__Reading passage__.
········

Diagrammatically, the sample application components and their interactions might look like this:
Note the use of appsample.py. This script file will contain all the application code written in Python. In particular, it will contain the list of tags, as well as several Python functions packaging application logic.
Software Components
To build the sample discussed in the article you’re going to need the following software components installed on your computer:
- Python 2.5.x
- MySQLdb 1.2.x
- MySQL 5.1
All these software components can be downloaded and used for free. Although you may already have these pieces of software installed on your computer, here’s a brief overview of where you can obtain them.
You can download an appropriate Python release from the Downloads page at Python’s web site at http://python.org/download/. You may be tempted to download the most recent release. Before you choose the release, however, it is recommended that you visit the Python for MySQL page at http://sourceforge.net/projects/mysql-python/ to check what Python releases are supported by the current MySQLdb module that will be used to connect your Python installation with MySQL.
MySQLdb is the Python DB API-2.0 interface for MySQL. You can pick up the latest MySQLdb package (version 1.2.2 at the time of writing) from the sourceforge.net’s Python for MySQL page at http://sourceforge.net/projects/mysql-python/. Before you can install it, though, make sure you have Python installed in your system.
You can obtain the MySQL 5.1 distribution from the mysql.com web site at http://dev.mysql.com/downloads/mysql/5.1.html, picking up the package designed for your operating system.
Setting up the Database
Assuming you have all the software components that were outlined in the preceding section installed in your system, you can now start building the sample application. The first step is to create the posts and posttags tables in your underlying MySQL database. As mentioned earlier, a single post may be associated with more than one tag. What this means in practice is that the posts and posttags tables should have a foreign key relationship. In particular, you might create these tables as follows:
CREATE TABLE posts ( title VARCHAR(256) PRIMARY KEY, guid VARCHAR(1000), pubDate VARCHAR(50) ) ENGINE = InnoDB;
CREATE TABLE posttags (
title VARCHAR(256),
tag VARCHAR(20),
PRIMARY KEY(title,tag),
FOREIGN KEY(title) REFERENCES posts(title)
)
ENGINE = InnoDB;
As you might guess, you don’t need to populate above tables with data now. This will be automatically done later when you launch the sample.

········

(Excerpt from a dataset)
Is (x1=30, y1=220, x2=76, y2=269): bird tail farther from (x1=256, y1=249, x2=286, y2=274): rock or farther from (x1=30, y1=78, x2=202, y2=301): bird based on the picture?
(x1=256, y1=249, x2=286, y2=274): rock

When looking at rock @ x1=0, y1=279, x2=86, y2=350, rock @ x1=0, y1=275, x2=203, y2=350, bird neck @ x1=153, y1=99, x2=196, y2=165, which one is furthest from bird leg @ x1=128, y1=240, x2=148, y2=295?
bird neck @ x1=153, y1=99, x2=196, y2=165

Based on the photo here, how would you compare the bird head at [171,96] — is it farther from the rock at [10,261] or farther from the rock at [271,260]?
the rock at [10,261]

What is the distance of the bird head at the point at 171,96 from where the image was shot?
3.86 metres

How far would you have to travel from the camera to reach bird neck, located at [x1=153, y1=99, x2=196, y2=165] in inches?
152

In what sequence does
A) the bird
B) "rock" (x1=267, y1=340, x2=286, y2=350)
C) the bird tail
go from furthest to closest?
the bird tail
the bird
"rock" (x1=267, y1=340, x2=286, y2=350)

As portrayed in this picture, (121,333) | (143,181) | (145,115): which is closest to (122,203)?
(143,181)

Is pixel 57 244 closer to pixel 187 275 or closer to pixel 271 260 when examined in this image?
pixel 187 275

········

__What to work on__.
Write the next part of the tutorial on building the Python and MySQL sample application, starting after its last sentence.

__Exercise output__.
Developing the Script
Now that you have the underlying database ready, you can move on and develop the Python code to complete the sample. In particular, you’re going to need to write the following components in Python:
- tags nested list of tags that will be used to describe the posts obtained from the Packt Book Feed page.
- obtainPost function that will be used to obtain the information about the latest post from the Packt Book Feed page.
- determineTags function that will determine appropriate tags to be applied to the latest post obtained from the Packt Book Feed page.
- insertPost function that will insert the information about the post obtained into the underlying database tables: posts and posttags.
- execPr function that will make calls to the other, described above functions. You will call this function to launch the application.
All the above components will reside in a single file, say, appsample.py that you can create in your favorite text editor, such as vi or Notepad.
First, add the following import declarations to appsample.py:
import MySQLdb import urllib2 import xml.dom.minidom
As you might guess, the first module is required to connect Python with MySQL, providing the Python DB API-2.0 interface for MySQL. The other two are needed to obtain and then parse the Packt Book Feed page’s data. You will see them in action in the obtainPost function in a moment.
But first let’s create a nested list of tags that will be used by the determineTags function that determines the tags appropriate for the post being analyzed. To save space here, the following list contains just a few tags. You may and should include more tags to this list, of course.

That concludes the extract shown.